On the face of it, it seems just to allow people to make a reasonable and sustained choice for death. But the circumstances in which we find ourselves at the end of life are usually so fraught that such choice is impossible.
Comments
Suicide also suggests that hope can be completely absent, which I don't believe. That is perhaps easy for me to say now, as I have exceeded my best-case prognosis, and enjoy good health. There was a time when I had little or no hope, or faith - I simply did not have the energy. I was like the paralysed man in Mark 2, whose 4 friends brought him to Jesus because he was unable to do so himself. It was the prayers and faith of many others who sustained my hope and faith. I was never alone, and surely those who have given of themselves on my behalf deserve some say?
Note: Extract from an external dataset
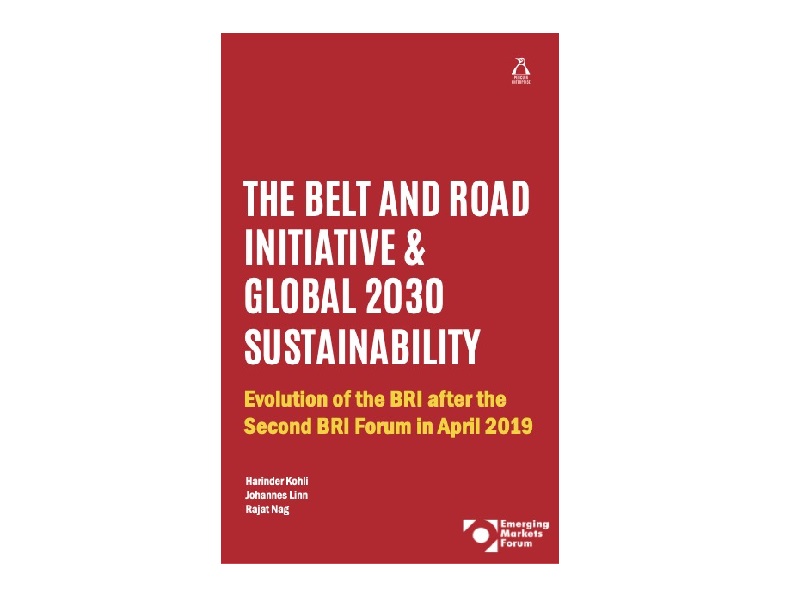 Book Launch Seminar: The Belt and Road Initiative & Global 2030 Sustainability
The idea that death is mercy when applied by the state is seductive in its simplicity and selective compassion, but I think that Kelvin and Phil have both made undeniably strong arguments to the effect that we cannot with all confidence stand and deliver such 'mercy' without fear of irretrievable mistakes. I note that advocates of assisted suicide and euthanasia tend to argue exclusively based on 'best case scenario' thought experiments. That is, they assume every person who will attempt to access an early death will be of sound mind, with strong and loving family support, competent and fulsome health care and advice, and with a definite terminal illness with unbearable symptoms they will never recover from. This is obviously not the case, with clear examples available from Kelvin and Phil (in the comments) and to be honest, many, many sources beyond this page. Unless euthanasia advocates can outline protections that can ensure that no person would ever be killed under euthanasia laws because of undue pressure from family, the medical system (including costs of continuing treatment) or incorrect diagnoses or prognoses, then we cannot possibly consider approving a system that allows us to kill people as a matter of course. If we refuse to permit capital punishment for fear than an innocent person would be killed, then we must apply the same reasoning to this issue.